Output every one of the lines below verbatim, in the same order.
┏━━
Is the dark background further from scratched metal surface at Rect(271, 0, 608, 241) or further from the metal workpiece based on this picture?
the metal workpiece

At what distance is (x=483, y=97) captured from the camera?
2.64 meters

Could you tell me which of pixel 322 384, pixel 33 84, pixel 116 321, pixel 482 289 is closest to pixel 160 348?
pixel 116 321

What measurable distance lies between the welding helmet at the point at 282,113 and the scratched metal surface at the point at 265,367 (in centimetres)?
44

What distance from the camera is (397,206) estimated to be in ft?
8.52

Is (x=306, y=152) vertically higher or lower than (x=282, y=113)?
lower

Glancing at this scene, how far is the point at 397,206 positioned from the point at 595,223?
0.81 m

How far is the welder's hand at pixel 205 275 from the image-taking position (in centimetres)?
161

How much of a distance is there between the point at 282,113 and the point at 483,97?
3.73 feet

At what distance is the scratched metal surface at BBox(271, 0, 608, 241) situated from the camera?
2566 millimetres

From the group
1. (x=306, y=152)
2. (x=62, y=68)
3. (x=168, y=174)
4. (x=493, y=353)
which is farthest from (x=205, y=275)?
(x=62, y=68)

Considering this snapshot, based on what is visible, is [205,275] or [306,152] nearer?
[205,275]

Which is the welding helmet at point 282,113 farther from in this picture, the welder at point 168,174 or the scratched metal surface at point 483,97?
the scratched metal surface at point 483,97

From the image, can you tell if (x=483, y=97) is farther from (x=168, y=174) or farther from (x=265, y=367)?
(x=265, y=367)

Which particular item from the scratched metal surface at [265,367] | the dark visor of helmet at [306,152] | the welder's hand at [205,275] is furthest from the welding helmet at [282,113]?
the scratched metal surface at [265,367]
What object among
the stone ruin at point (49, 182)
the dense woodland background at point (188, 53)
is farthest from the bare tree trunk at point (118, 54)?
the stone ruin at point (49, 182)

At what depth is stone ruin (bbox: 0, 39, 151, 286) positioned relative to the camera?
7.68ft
┗━━
(Answer below)
Is the dark background further from scratched metal surface at Rect(271, 0, 608, 241) or further from the metal workpiece based on this picture?
the metal workpiece

At what distance is (x=483, y=97) captured from the camera?
2.64 meters

Could you tell me which of pixel 322 384, pixel 33 84, pixel 116 321, pixel 482 289 is closest to pixel 160 348?
pixel 116 321

What measurable distance lies between the welding helmet at the point at 282,113 and the scratched metal surface at the point at 265,367 (in centimetres)?
44

What distance from the camera is (397,206) estimated to be in ft?
8.52

Is (x=306, y=152) vertically higher or lower than (x=282, y=113)?
lower

Glancing at this scene, how far is the point at 397,206 positioned from the point at 595,223?
0.81 m

How far is the welder's hand at pixel 205 275 from the image-taking position (in centimetres)?
161

How much of a distance is there between the point at 282,113 and the point at 483,97?
3.73 feet

At what distance is the scratched metal surface at BBox(271, 0, 608, 241) situated from the camera?
2566 millimetres

From the group
1. (x=306, y=152)
2. (x=62, y=68)
3. (x=168, y=174)
4. (x=493, y=353)
which is farthest from (x=205, y=275)?
(x=62, y=68)

Considering this snapshot, based on what is visible, is [205,275] or [306,152] nearer?
[205,275]

Which is the welding helmet at point 282,113 farther from in this picture, the welder at point 168,174 or the scratched metal surface at point 483,97?
the scratched metal surface at point 483,97

From the image, can you tell if (x=483, y=97) is farther from (x=168, y=174) or farther from (x=265, y=367)?
(x=265, y=367)

Which particular item from the scratched metal surface at [265,367] | the dark visor of helmet at [306,152] | the welder's hand at [205,275] is furthest from the welding helmet at [282,113]?
the scratched metal surface at [265,367]
What object among
the stone ruin at point (49, 182)
the dense woodland background at point (188, 53)
is farthest from the bare tree trunk at point (118, 54)?
the stone ruin at point (49, 182)

At what depth is stone ruin (bbox: 0, 39, 151, 286) positioned relative to the camera?
7.68ft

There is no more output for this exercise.